Disclosure: An environmental activist (didn’t catch the name) put me in a weird headspace for Middle Ground’s poppy, upper-register Americana-lite while the band was still tuning up. With effort, this guy insisted, San Antonio could be the vegan, low-flow-toilet mecca his home state of Oregon has become. Had his proclamation preceded a show in the White Rabbit’s back room, I’d have laughed in this dude’s face, but at the Farm — what amounts to a back yard, where the flip-flopped crowd sits on tree stumps and hay bales, discussing newly launched greenie website echotown.net and sipping Texas beer from a by-donation-only keg — his flower-child optimism seems less deluded.

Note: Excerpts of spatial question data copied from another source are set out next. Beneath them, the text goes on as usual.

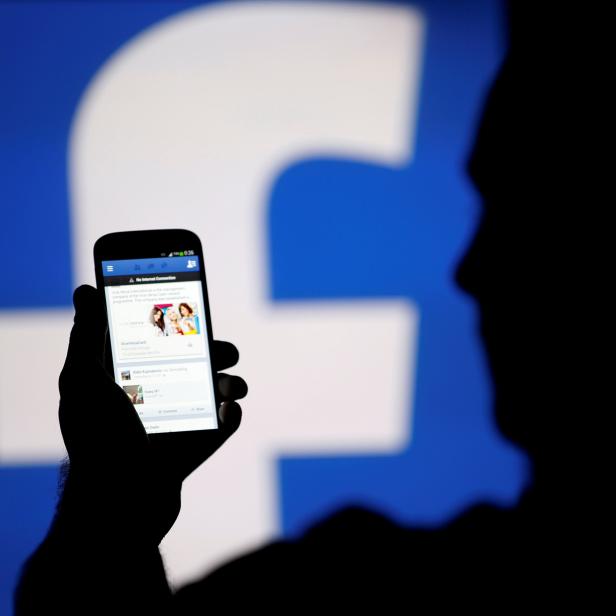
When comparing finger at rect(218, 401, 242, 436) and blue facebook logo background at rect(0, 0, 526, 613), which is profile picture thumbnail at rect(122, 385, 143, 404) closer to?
finger at rect(218, 401, 242, 436)

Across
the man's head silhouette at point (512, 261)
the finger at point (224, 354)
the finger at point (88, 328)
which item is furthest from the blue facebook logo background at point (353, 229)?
the finger at point (88, 328)

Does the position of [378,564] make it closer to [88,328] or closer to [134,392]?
[134,392]

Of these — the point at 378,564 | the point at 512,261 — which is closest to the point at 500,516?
the point at 378,564

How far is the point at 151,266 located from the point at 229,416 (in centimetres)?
23

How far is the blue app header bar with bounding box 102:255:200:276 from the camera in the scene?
0.83m

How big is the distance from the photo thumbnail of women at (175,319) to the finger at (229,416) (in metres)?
0.12

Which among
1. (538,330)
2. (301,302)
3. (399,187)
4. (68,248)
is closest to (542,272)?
(538,330)

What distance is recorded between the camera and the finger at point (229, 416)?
2.80ft

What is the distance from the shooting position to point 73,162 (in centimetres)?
105

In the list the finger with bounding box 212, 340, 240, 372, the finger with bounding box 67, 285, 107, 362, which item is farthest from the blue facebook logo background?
the finger with bounding box 67, 285, 107, 362

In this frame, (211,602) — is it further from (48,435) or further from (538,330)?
(538,330)

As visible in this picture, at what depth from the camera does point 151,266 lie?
0.84m

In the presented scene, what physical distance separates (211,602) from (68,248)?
674 mm

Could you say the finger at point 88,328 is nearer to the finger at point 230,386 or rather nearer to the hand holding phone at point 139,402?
the hand holding phone at point 139,402
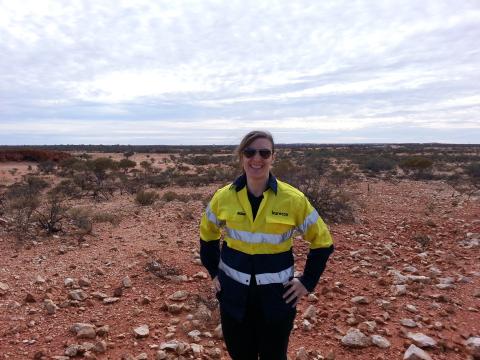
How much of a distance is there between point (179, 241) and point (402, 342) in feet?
13.0

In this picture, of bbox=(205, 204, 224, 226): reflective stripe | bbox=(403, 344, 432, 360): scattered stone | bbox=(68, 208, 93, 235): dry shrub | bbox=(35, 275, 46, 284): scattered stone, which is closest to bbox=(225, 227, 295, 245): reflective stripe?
bbox=(205, 204, 224, 226): reflective stripe

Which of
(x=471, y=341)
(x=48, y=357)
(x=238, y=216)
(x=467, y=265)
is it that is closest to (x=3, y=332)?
(x=48, y=357)

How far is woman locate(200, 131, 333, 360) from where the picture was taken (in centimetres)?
230

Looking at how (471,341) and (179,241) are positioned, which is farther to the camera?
(179,241)

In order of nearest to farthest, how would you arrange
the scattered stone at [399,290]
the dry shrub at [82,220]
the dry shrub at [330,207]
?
the scattered stone at [399,290] → the dry shrub at [82,220] → the dry shrub at [330,207]

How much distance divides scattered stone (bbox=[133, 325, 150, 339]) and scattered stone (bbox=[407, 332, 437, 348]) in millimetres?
2475

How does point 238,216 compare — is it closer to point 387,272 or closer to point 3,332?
point 3,332

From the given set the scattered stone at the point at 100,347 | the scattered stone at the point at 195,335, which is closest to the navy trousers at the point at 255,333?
the scattered stone at the point at 195,335

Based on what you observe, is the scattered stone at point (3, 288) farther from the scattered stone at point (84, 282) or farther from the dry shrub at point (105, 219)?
the dry shrub at point (105, 219)

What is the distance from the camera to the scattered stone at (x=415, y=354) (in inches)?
132

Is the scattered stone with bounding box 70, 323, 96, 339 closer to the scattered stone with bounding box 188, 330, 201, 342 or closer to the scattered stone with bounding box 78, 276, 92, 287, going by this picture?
the scattered stone with bounding box 188, 330, 201, 342

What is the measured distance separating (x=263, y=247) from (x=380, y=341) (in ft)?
6.84

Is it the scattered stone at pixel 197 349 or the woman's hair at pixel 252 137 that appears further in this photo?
the scattered stone at pixel 197 349

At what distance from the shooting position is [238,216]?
234 centimetres
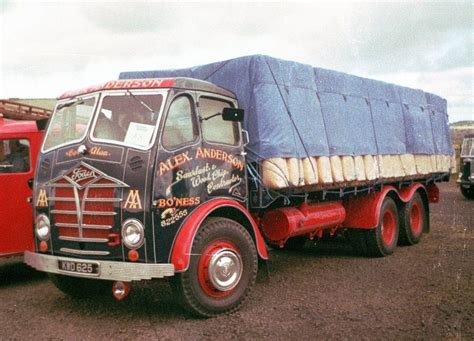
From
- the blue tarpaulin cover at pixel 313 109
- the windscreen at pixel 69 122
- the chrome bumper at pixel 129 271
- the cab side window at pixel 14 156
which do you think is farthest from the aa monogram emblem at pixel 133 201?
the cab side window at pixel 14 156

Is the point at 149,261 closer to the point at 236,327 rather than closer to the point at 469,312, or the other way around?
the point at 236,327

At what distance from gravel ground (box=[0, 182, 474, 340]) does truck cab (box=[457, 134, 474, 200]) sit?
11.9 m

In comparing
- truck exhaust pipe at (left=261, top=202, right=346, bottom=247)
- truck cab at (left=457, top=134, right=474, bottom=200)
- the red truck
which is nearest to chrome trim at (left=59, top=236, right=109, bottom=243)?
the red truck

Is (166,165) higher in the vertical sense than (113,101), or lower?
lower

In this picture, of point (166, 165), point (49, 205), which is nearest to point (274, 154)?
point (166, 165)

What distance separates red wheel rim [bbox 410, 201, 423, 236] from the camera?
1027cm

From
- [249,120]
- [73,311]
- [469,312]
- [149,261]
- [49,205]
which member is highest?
[249,120]

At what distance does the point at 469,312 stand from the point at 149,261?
10.8 feet

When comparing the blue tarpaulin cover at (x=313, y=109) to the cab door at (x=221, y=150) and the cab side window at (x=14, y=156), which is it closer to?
the cab door at (x=221, y=150)

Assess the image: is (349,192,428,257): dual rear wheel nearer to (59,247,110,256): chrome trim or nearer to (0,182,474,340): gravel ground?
(0,182,474,340): gravel ground

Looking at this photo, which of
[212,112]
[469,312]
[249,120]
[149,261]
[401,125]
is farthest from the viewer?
[401,125]

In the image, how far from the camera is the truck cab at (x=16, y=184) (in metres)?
6.97

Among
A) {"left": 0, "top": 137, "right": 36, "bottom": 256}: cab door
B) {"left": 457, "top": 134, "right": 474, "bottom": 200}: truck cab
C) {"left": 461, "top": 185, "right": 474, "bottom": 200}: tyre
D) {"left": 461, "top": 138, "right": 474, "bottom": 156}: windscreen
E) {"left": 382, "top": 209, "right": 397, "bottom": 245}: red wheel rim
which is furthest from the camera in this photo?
{"left": 461, "top": 138, "right": 474, "bottom": 156}: windscreen

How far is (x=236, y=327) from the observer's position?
5.14 metres
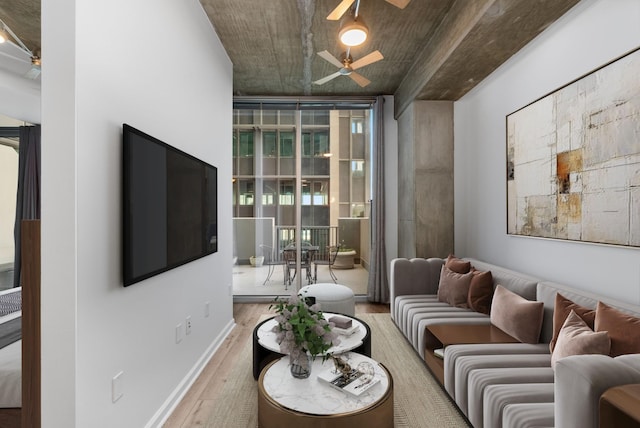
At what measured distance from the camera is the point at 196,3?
2.78m

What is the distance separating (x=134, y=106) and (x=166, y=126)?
37cm

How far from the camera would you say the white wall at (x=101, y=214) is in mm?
1376

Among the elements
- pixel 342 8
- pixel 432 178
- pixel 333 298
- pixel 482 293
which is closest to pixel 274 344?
pixel 333 298

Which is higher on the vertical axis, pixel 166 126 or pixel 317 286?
pixel 166 126

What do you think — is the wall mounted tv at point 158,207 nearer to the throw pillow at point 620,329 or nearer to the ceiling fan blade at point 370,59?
the ceiling fan blade at point 370,59

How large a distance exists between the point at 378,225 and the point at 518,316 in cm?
272

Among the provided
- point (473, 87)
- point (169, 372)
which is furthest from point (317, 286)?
point (473, 87)

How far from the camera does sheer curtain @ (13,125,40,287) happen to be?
2799 millimetres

It’s not Middle Ground’s fault that their music makes a better soundtrack for the kind of party where the keg winds up covered in vomit than an against-all-odds left-wing revolt.
Sometimes-bassist Ross Renker favors the cello instead, and guitarist Emanuel Meza is just as likely to swap for a mandolin, leaving Middle Ground with no low-end to speak of, constructing songs so sunny and light they cast no shadow. Opener “Hell Bent” rides Meza’s decidedly not-evil mandolin riff away from its stated destination, concluding the titular line with “and heaven bound.”

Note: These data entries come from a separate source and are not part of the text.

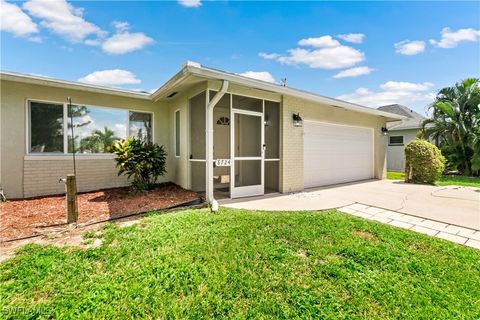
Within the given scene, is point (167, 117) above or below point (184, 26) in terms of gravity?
below

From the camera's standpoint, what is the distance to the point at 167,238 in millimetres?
3242

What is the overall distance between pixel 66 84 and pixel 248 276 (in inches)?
264

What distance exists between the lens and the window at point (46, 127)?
6199mm

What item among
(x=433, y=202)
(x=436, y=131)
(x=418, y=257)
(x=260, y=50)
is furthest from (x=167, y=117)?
(x=436, y=131)

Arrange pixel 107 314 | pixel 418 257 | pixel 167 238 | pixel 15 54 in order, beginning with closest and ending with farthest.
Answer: pixel 107 314 < pixel 418 257 < pixel 167 238 < pixel 15 54

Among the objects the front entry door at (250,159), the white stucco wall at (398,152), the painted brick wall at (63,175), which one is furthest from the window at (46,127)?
the white stucco wall at (398,152)

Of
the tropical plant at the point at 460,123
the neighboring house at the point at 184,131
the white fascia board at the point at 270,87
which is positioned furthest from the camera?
the tropical plant at the point at 460,123

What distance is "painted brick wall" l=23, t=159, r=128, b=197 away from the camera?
241 inches

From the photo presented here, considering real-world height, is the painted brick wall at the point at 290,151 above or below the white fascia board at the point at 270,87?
below

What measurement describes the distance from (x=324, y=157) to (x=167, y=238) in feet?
21.4

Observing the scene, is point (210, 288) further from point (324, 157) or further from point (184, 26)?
point (184, 26)

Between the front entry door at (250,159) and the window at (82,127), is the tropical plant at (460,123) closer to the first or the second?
the front entry door at (250,159)

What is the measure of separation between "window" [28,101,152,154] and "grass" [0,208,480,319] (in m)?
4.48

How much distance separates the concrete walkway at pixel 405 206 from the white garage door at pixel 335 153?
118 centimetres
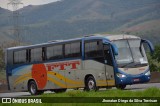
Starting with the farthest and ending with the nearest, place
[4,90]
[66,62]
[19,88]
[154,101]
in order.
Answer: [4,90]
[19,88]
[66,62]
[154,101]

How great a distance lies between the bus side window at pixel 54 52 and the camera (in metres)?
26.9

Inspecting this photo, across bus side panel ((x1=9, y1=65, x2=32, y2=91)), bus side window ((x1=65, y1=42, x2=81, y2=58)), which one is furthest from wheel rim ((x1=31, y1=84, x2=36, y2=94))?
bus side window ((x1=65, y1=42, x2=81, y2=58))

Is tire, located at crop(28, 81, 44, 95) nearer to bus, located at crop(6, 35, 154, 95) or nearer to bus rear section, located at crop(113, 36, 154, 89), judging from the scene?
bus, located at crop(6, 35, 154, 95)

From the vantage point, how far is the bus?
78.2ft

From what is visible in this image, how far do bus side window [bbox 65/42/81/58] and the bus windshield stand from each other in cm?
240

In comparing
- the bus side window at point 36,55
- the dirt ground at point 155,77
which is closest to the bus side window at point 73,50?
the bus side window at point 36,55

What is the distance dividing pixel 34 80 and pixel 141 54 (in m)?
7.72

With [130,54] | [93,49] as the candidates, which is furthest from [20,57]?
[130,54]

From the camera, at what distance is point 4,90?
140 feet

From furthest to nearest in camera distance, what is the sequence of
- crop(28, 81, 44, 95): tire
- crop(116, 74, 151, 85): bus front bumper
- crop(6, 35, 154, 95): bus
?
crop(28, 81, 44, 95): tire < crop(6, 35, 154, 95): bus < crop(116, 74, 151, 85): bus front bumper

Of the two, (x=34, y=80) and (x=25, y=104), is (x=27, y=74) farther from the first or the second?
(x=25, y=104)

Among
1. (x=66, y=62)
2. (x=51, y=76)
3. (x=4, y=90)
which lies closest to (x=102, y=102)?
(x=66, y=62)

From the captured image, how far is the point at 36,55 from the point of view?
2888cm

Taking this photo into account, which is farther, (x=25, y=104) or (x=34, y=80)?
(x=34, y=80)
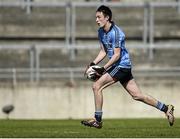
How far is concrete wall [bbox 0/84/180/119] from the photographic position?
2336 cm

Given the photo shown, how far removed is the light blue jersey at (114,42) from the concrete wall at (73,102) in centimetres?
975

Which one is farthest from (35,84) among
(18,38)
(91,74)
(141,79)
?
(91,74)

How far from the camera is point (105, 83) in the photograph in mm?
13453

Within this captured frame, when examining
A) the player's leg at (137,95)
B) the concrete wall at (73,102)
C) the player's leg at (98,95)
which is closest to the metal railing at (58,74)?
the concrete wall at (73,102)

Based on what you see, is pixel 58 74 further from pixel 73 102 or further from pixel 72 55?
pixel 72 55

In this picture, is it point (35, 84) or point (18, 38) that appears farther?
point (18, 38)

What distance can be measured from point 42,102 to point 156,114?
3.24 meters

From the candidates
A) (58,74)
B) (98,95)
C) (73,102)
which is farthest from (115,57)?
(58,74)

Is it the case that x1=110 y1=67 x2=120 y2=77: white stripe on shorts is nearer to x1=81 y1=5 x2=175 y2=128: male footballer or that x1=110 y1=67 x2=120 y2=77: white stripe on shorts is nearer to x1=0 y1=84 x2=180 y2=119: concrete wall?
x1=81 y1=5 x2=175 y2=128: male footballer

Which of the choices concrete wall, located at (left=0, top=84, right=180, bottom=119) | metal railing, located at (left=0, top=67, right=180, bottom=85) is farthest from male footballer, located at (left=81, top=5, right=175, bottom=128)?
metal railing, located at (left=0, top=67, right=180, bottom=85)

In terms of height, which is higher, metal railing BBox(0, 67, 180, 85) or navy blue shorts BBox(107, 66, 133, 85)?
navy blue shorts BBox(107, 66, 133, 85)

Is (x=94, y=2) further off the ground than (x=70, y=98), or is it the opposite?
(x=94, y=2)

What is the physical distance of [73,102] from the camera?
2355cm

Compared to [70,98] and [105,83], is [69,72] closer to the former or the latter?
[70,98]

Singer Kelly Miller, who pounds away at a bottle of Southern Comfort between songs, has enough twang and gravel in his voice to sell the band’s Texas country angle, but betrays enough emotional sensitivity in his delivery to’ve fronted a second-wave alt-rock act in the mid-’90s. Solo number “Sometimes,” for which Miller strums his own accompaniment on the acoustic while the rest of the band refills, would be ripe for fresh-new-artist status on VH1, if the network ran anything but Gen-X nostalgia porn these days.
Throughout the set, people with unstyled hair chat hopefully about San Antonio’s progressive future with no trace of cynicism. And I’d honestly believed there was an I-35 checkpoint preventing these types from migrating south of Austin.
“Revolution,” despite its veiled Katrina references and claims that “the revolution’s rising,” is really an appeal to reasonable compromise, lubricated by Sophie Severance’s fluid fiddle accents. Meanwhile, a man helps curious passers-by to balance on a wire strung between two trees; other audience members seem too mellowed to even stand up. Your guess is as good as mine.